Middle income Americans may not read a lot of economic studies, but they sense they’ve been left behind by a changing economy; the data just confirms it. The 117 episodes of The Brady Bunch covered a wide variety of topics, but I don’t remember Mike and Carol Brady reviewing their wealth manager’s account statements and discussing whether or not they were GIPS compliant.
Needless to say, the growth of household income and wealth on the right-tail has been a boon to the RIA industry. Mean reversion might not be as generous to asset management. Assuming mean reversion, either the middle class is going to accumulate a lot of investible assets, or the wealthiest Americans are somehow going to become less so. The current nationalist fervor may be a cause of that, or may be just a barometer.
What We’ll Be Watching
In any event, it is difficult to imagine the election of a wealthy New York real estate developer leading to middle income families enjoying a greater share of national income and household wealth, but there are other possibilities that could cause wealth and income trendlines to mean-revert:
- Declining value of financial assets – Rising inflation and rising interest rates could result in a decline in fixed income and equity valuations, compressing the value of the primary wealth assets held by upper income households. This is obviously not bullish for RIAs.
- Rising interest rates – In a rising rate environment, borrowers are relatively better off, because fixed cost borrowing is, over time, below market. Symmetrically, lenders (those who save money and invest in interest bearing assets) are achieving returns that are chronically below market. Obviously, upper income households tend to be lenders, and middle income households tend to be borrowers.

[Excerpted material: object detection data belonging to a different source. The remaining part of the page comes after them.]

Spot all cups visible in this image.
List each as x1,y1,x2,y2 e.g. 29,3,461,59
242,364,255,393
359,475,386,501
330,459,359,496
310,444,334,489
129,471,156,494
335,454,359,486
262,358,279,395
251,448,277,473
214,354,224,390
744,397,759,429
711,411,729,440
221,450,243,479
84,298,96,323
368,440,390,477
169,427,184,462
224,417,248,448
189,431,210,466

- Increasing value of housing – All asset values are relative, and homes make up a greater proportion of household net worth for middle income families than upper income families. If housing appreciates (outside of the major U.S. markets where it already has), then wealth redistribution will improve.
- Taxes – Unlikely in a Trump administration, but higher taxes would probably fall disproportionately on upper income households. Again, this would not be bullish for the investment management industry.
- Inflation – Inflation is more likely to help wage earners than investors in many financial assets, and thus would cause some long standing economic trends to change.
The election of Donald Trump may forestall some of these changes while accelerating others, and the advent of new investment platforms like robo-advisors may help maintain industry revenues and margins if economics improve for middle income households relative to more wealthy Americans. What is difficult to debate, however, is that the RIA space has enjoyed a tailwind from certain economic trends over the past three or four decades that may not persist.
RIA Market is Favorable, so Far
As all readers of this blog know, when the election results started coming in differently than most expected, equity futures and global markets plummeted, and then recovered and rallied. Publicly traded investment management firms have seen significant increases in valuation since Election Day, with many up between 10% and 20%, so these notes about the potential challenges of economic nationalism don’t appear to be widely held.
All in all, though, with a Trump presidency the RIA community is faced with more unknowns than knowns, and despite what the president-elect said in his campaign, governing is very different than campaigning. The market’s performance so far suggests that most investors were relieved we once again had a peaceful transfer of power, and – whatever fight is coming – at least we’re in the fight.